More on Recomposition

We informed you a couple of weeks ago that the State of Washington’s House and Senate had approved both the ability for final disposition not only for alkaline hydrolysis, but for “recomposition” or what some refer to as “human composting.

Just the other day we found this article in the Australian publication, The New Daily, that informs us more about the process and how it came to be.  It also tells us of the company formed in the State of Washington named “Recompost” that has been formed to begin commercialization of the process in 2023.

According to the article, the company was founded by architect and anthropologist Katrina Spade who also founded the non-profit Urban Death Project.  The article mentions that Spade has invented a system to transform the dead into soil and that system is now patent pending.

The article points out that “recomposition will gently convert human remains into soil, so that we can nourish new life after we die.”  The process that will take about 30 days will create about a meter of cubic soil per body.

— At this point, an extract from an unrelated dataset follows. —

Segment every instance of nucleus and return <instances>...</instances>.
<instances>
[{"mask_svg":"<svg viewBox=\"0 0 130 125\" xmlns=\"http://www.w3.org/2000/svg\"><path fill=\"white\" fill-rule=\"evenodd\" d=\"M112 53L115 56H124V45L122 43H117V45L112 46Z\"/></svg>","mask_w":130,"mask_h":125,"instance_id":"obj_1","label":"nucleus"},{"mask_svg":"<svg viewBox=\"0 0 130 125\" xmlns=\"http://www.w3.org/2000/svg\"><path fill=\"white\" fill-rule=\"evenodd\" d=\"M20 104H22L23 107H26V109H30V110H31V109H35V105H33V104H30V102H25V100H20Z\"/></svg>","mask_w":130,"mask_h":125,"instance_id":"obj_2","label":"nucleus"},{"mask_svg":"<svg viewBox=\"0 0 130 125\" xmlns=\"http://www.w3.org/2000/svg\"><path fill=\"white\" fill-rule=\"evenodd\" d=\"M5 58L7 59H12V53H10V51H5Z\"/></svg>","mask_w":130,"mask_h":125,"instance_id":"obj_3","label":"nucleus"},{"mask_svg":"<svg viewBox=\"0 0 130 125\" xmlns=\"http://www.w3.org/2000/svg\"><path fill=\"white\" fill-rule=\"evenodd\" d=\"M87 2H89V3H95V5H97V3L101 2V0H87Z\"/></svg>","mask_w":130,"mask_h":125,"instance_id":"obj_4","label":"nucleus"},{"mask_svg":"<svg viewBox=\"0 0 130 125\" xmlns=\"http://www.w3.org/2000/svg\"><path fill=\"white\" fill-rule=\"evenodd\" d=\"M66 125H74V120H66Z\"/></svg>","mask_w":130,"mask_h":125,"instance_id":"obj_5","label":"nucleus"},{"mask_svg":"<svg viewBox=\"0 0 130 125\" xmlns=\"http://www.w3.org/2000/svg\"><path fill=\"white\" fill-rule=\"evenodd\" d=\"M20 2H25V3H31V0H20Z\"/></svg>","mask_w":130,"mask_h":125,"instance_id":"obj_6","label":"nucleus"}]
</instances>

Funeral Director Daily take:  We have said all along that new things will come into the death care business.  It is pretty common now to have alkaline hydrolysis legalized for final disposition along with the old standbys earth burial, entombment, and cremation.  It is our belief that the Washington legalization will start the ball rolling for recomposition as well.  It is quite possible that all states in the United States will have alkaline hydrolysis and recomposition legalized by 2030.

One of the things we noticed in the article was a picture of a recomposition human composter.  It appears to be about 18 feet tall and will require a substantial capital outlay for the installation in order to offer recomposition in this manner.  We also don’t know, and that is probably part of what is patent pending, if the human composter can hold more than one body at a time.  With the duration time from deceased to finished composition product 30 days in length, if the composter we saw handles only one body at a time, it may be an expensive process.